Considered in the context of the film and of your oeuvre as a whole, this is disappointing, to say the least. Considered in the context of twenty-first century America, it is nothing short of tragic. Like the (M)onster, wolves have long been used as a scapegoat for everything about human nature we refuse to countenance. The extent to and manner in which wolves (and other wild canids, such as coyotes) have been demonized, persecuted, and extirpated in acts of state-directed violence—and countless individual acts of cruelty—make the bloodiest moments in Frankenstein look like Barbie. Your film had the opportunity to make a difference in how we perceive these animals. Instead, it lends its considerable megaphone to the reactionary and ignorant; it panders to the worst in us rather than challenging us to reflect and better ourselves.

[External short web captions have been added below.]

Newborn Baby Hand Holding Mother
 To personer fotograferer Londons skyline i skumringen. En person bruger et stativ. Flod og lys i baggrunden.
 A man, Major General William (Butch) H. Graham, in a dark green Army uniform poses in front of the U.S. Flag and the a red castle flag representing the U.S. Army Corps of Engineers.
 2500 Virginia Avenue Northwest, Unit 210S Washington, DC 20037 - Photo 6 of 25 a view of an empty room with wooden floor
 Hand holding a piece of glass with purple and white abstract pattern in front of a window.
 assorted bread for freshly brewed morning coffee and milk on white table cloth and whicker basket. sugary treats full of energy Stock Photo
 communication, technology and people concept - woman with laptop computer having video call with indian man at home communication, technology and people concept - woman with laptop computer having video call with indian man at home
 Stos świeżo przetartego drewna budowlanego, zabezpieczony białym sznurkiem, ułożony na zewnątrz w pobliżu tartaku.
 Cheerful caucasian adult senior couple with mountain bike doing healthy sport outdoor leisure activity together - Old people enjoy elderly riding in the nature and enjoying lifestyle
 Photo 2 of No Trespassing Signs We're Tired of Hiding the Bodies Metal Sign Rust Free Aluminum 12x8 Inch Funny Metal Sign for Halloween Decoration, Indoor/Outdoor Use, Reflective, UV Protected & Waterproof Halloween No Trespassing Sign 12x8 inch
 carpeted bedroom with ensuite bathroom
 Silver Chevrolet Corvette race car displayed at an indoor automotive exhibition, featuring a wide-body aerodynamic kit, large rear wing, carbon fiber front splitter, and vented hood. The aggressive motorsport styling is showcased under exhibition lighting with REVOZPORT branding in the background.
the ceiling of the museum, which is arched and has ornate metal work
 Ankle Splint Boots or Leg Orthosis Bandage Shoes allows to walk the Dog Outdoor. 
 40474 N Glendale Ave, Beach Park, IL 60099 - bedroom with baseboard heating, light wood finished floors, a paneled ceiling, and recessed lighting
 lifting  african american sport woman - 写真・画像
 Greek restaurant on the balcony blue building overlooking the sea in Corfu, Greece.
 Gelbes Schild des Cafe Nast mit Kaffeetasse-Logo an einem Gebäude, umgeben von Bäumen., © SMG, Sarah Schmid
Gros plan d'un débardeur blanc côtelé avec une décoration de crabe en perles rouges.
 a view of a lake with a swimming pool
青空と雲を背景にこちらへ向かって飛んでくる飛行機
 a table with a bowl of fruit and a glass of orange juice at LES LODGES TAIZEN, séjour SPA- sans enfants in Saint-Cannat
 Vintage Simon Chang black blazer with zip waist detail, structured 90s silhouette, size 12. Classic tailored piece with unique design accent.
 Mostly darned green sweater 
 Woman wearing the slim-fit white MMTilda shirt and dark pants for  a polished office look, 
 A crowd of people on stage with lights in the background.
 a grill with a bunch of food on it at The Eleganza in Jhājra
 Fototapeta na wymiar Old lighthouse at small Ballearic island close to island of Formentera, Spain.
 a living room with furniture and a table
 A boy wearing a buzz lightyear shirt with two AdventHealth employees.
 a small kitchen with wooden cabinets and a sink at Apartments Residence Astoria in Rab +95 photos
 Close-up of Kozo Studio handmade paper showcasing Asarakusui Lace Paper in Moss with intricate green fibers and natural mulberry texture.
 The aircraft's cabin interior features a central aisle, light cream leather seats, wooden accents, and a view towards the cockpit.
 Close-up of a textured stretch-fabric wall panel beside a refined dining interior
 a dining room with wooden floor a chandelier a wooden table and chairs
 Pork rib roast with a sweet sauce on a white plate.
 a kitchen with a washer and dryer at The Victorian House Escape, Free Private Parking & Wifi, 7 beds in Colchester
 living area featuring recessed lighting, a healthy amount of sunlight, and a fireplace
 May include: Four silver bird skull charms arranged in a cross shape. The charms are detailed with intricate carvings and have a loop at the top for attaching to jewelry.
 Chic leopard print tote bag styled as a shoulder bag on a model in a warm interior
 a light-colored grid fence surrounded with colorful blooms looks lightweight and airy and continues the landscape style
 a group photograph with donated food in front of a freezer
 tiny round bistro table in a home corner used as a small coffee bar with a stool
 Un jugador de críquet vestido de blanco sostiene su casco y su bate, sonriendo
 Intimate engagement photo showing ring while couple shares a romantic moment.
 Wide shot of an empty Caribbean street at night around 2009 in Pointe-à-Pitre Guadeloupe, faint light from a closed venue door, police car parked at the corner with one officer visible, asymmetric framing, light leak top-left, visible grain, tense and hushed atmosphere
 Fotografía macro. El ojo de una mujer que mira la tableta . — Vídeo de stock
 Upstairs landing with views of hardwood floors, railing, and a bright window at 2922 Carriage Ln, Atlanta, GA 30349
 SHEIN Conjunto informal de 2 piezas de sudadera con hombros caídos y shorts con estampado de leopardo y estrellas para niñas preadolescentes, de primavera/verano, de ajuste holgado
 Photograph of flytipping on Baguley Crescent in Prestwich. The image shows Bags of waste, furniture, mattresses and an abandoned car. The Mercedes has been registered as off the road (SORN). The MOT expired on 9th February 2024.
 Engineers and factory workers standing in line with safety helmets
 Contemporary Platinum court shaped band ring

In your Frankenstein, even Victor is allowed his redemption. But not the wolf.

With the above in mind, I would like to present you with a two-part challenge.

The first is to educate yourself about the plight of wild carnivores. Groups like Project Coyote (https://projectcoyote.org) have excellent resources available on their websites, both about the animals themselves and the extent to which they have been victims of human ignorance and cruelty. Authors like Barry Lopez, Rick Bass, Dan Flores, Hope Ryden, Erica Berry, and many, many others have written powerfully and sympathetically about wolves and other wild carnivores: their social and emotional lives, their cultural meaning, their role in maintaining healthy ecosystems, and their ongoing persecution at the hands of humans.

The second is the bigger ask, but the more important one: to use your amazing talents as a filmmaker to help set the record straight. Make a short film about wolves supported by the latest biological and environmental scholarship, one that busts centuries-long myths and misinformation. And then make it available on a widely-watched platform like Netflix.

If the above seems excessive, then you might simply consider making a donation to an organization that advocates for wild carnivores and for safe and humane coexistence. Donations help support and expand the work these groups do to foster sympathy, admiration, curiosity, and wonder—all those values that Elizabeth embodies so beautifully in your film.